| Text extract |
##############################

This has been for many years the core of my views and actions about police accountability. Last year, I was the one who put these issues at the center of the campaign for mayor, and I had the privilege of engaging with people in communities across our city about them for a full year. And since January, when I have had the privilege of serving as mayor, I have been able to work every day on closing gaps and increasing equity, including by making significant investments in the City’s budget to accomplish that goal. Honest and healthy police–community relations, a police force that looks like our community, and conduct that rises every day rises to our collective standards, is at the heart of making Minneapolis a truly equitable city.

As I said earlier, your letter offered constructive ideas that I am pleased to respond to and build upon below.

Culture change in the department

The letter asked that “drastic steps be taken to address the culture within MPD that leads to negative police/community relations.” As I have said, I agree that culture change is essential. It will help end the disparities and behaviors that hold community, and all of us, back. It will encourage and bolster the many positive actions and attitudes that a majority of police officers already bring to the work. Culture change will turn a downward spiral into a virtuous cycle. Even though by definition, culture change is long-term work, we must act on the urgency that we feel now to bring it about.

Chief Harteau herself — as a woman and a person of color who has made a career in the Minneapolis Police Department, who once won a discrimination complaint against the department and won changes in policy and training as a result, and who has risen against long odds to set many firsts in leading the department — knows from deep personal experience about the urgent need for culture change. I support the chief who shares our commitment to and vision for it.

##############################

| Exercise A |
Answer these questions from the police accountability text:
(i) Since what month has the writer served as mayor?
(ii) What kind of complaint did Chief Harteau once win against the department?
(iii) What kind of steps did the letter ask be taken to address the culture within MPD?
| Exercise B |
Recast the paragraph of the police accountability text that opens "The letter asked that" as a short bulleted list that keeps its main facts.
| Exercise C |
Reproduce the police accountability text between "Culture change in" and "bring it about.", inclusive, and swap "MPD" for "the Minneapolis Police Department".
Answer using only the police accountability text.

| Provided data |

##############################

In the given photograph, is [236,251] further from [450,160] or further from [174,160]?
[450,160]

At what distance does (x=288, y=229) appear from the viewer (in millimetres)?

##############################

| Exercise result A |
(i) January
(ii) A discrimination complaint
(iii) Drastic steps

| Exercise result B |
- The letter asked for drastic steps to address the culture within MPD that leads to negative police/community relations.
- The writer agrees that culture change is essential.
- Culture change will help end the disparities and behaviors that hold the community back.
- It will encourage the positive actions and attitudes that most officers already bring to the work.
- It will turn a downward spiral into a virtuous cycle.
- Although culture change is long-term work, it must be pursued with present urgency.

| Exercise result C |
Culture change in the department

The letter asked that “drastic steps be taken to address the culture within the Minneapolis Police Department that leads to negative police/community relations.” As I have said, I agree that culture change is essential. It will help end the disparities and behaviors that hold community, and all of us, back. It will encourage and bolster the many positive actions and attitudes that a majority of police officers already bring to the work. Culture change will turn a downward spiral into a virtuous cycle. Even though by definition, culture change is long-term work, we must act on the urgency that we feel now to bring it about.